(Saved entries)

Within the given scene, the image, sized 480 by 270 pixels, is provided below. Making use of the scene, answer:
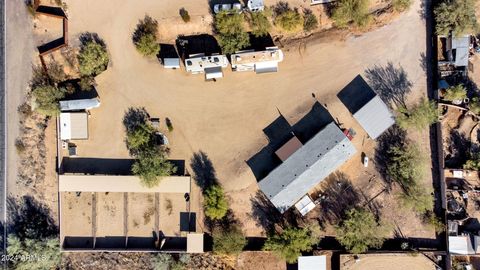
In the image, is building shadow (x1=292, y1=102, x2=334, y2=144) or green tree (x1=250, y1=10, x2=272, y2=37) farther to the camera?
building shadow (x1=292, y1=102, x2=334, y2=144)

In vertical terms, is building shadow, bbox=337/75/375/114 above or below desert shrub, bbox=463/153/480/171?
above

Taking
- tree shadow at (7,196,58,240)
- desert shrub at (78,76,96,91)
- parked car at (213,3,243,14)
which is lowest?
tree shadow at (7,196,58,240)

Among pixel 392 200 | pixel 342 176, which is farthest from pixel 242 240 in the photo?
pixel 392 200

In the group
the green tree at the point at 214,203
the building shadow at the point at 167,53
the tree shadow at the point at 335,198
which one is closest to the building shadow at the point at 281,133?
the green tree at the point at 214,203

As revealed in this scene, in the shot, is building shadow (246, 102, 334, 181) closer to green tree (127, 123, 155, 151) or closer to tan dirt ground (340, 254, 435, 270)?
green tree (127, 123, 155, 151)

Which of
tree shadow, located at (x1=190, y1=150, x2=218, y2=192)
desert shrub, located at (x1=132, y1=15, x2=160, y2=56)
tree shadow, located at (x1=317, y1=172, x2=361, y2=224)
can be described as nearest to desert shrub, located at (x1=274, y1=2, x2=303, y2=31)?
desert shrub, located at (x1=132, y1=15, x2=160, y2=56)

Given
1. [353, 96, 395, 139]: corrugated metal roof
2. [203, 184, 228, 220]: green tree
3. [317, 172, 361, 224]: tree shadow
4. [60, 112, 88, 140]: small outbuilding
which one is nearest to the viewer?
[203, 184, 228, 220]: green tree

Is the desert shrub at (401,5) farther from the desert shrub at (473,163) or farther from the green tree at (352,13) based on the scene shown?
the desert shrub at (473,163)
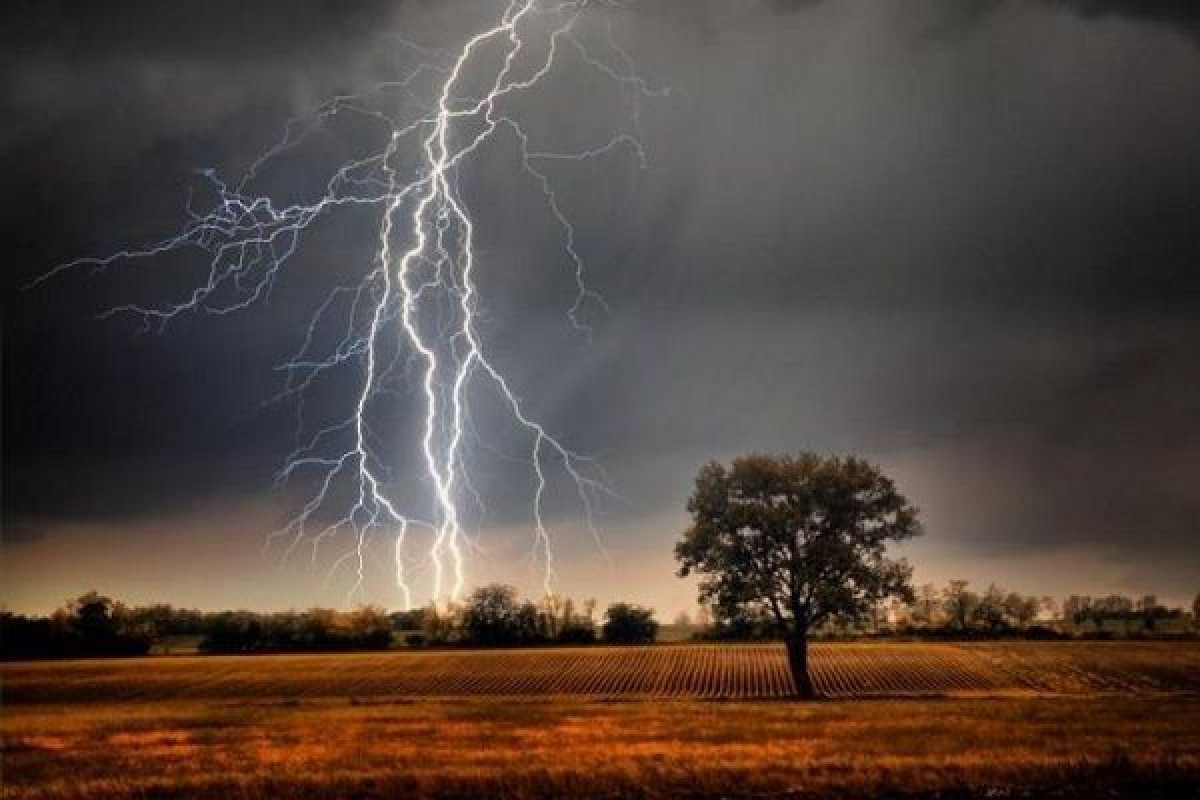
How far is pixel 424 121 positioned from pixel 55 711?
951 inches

* * *

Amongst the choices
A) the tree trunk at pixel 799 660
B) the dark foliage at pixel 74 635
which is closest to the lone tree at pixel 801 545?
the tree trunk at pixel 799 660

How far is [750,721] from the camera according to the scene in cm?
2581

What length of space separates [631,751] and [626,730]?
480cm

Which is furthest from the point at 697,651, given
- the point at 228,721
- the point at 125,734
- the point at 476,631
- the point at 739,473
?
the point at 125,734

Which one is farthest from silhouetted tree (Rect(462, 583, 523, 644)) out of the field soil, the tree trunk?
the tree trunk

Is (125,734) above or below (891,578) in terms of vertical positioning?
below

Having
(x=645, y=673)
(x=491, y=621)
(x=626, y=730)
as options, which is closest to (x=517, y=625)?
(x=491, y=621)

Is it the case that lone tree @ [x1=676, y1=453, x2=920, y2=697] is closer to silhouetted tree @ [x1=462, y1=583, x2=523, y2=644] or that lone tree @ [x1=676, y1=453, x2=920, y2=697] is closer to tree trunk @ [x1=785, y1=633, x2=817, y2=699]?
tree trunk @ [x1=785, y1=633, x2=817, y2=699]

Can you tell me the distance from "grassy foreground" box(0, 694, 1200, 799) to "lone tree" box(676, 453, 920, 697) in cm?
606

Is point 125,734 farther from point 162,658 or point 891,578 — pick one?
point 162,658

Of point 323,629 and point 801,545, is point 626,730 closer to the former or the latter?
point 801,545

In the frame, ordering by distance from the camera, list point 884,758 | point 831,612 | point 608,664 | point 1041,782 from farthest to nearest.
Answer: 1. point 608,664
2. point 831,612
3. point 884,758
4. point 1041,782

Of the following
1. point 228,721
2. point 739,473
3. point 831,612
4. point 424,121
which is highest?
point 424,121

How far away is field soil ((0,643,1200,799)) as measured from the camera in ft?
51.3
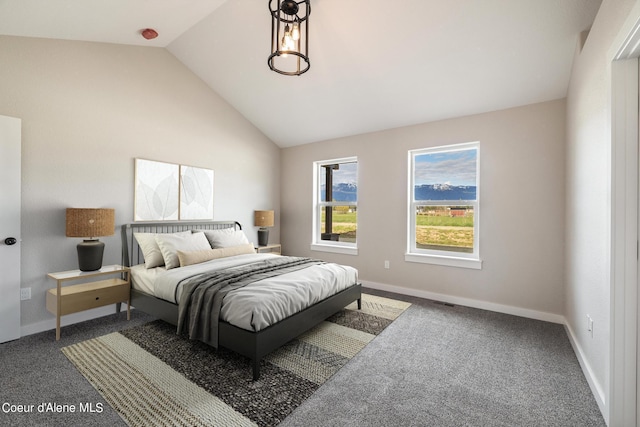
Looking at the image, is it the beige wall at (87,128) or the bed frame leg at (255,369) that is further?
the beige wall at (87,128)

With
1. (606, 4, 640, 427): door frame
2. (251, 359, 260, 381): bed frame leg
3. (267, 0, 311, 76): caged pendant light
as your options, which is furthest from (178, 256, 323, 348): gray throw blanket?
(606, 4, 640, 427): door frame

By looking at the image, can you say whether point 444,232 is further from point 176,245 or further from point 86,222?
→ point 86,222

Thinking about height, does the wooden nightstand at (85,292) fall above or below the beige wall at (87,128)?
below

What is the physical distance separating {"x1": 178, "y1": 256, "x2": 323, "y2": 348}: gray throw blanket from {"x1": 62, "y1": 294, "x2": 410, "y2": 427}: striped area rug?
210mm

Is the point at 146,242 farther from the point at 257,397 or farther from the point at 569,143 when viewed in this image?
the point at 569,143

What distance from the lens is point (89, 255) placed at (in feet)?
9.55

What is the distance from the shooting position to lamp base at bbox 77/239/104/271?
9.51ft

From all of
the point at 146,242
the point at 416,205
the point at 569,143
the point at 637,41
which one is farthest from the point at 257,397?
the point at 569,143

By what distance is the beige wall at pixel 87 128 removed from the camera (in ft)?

### Short task
Pick out every line in the saved entries above that contains the word "silhouetted" and copy each of those lines in full.

### Correct result
Which one is farthest from silhouetted tree (Rect(462, 583, 523, 644)) out of the field soil, the tree trunk?
Is it the case that lone tree @ [x1=676, y1=453, x2=920, y2=697] is closer to silhouetted tree @ [x1=462, y1=583, x2=523, y2=644] or that lone tree @ [x1=676, y1=453, x2=920, y2=697] is closer to tree trunk @ [x1=785, y1=633, x2=817, y2=699]?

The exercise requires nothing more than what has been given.